— start of STORED DATA —

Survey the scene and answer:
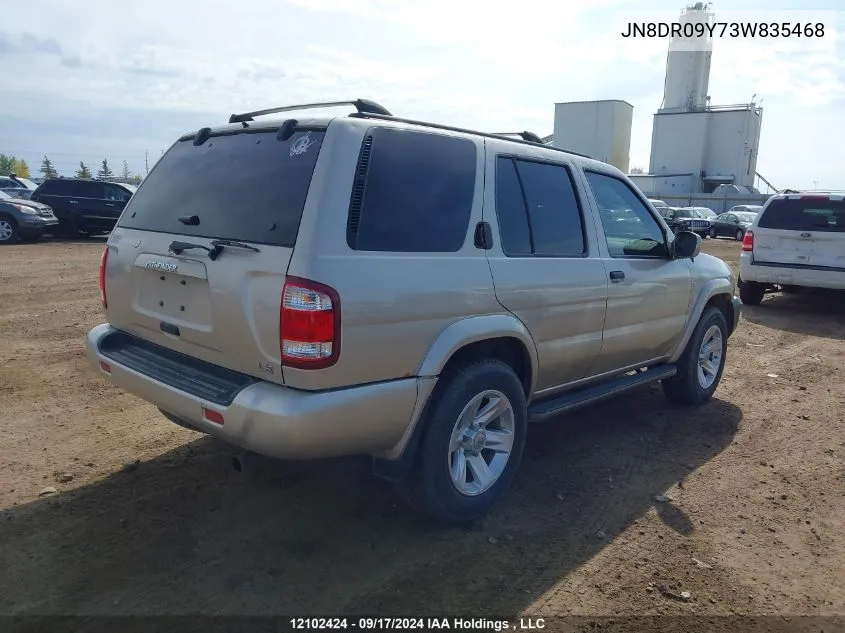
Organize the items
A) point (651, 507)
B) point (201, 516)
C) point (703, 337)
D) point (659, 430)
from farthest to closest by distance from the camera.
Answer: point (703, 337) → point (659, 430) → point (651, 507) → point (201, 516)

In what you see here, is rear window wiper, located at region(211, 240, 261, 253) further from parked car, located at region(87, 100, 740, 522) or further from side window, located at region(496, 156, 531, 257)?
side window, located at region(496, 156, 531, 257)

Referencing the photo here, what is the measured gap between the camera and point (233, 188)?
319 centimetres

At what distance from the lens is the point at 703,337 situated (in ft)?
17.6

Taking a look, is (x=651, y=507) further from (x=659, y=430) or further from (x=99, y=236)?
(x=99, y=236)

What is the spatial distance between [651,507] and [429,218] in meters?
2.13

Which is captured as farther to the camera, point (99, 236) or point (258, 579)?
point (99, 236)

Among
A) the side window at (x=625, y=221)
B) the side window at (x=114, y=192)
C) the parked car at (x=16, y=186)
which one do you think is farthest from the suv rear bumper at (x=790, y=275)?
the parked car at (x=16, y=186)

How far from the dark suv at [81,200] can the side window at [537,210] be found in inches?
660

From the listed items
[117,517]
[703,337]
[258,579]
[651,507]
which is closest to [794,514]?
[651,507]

— end of STORED DATA —
— start of STORED DATA —

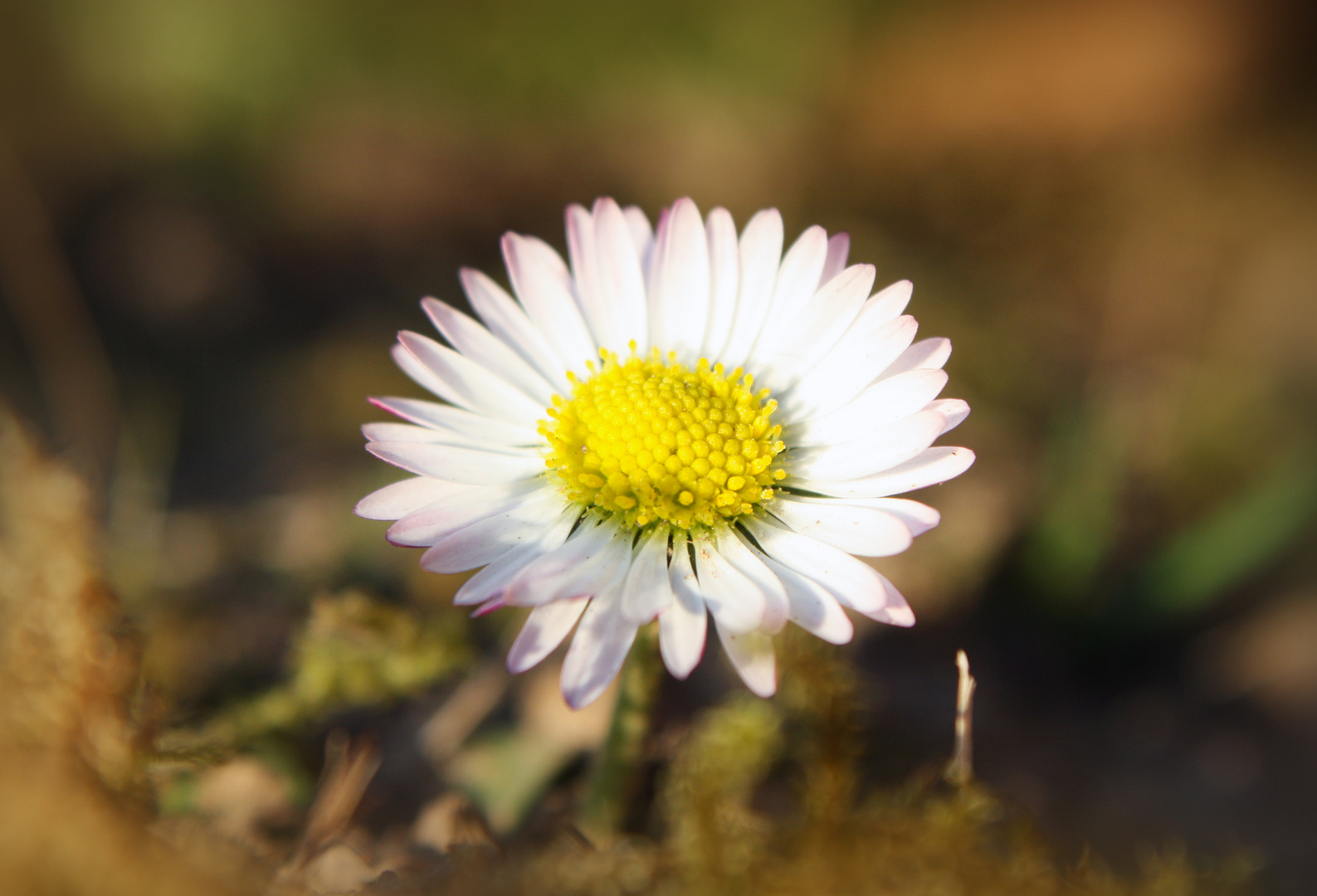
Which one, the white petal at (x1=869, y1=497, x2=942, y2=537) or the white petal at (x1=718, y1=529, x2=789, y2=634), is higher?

— end of STORED DATA —

■ PROBLEM DESCRIPTION
Report each line of the data above that contains the string "rear", copying every such line in full.

■ WRITTEN ANSWER
In what you see here, is rear window wiper, located at region(211, 240, 261, 253) further from parked car, located at region(87, 100, 740, 522) or further from side window, located at region(496, 156, 531, 257)?
which one do you think is farthest from the suv rear bumper at (x=790, y=275)?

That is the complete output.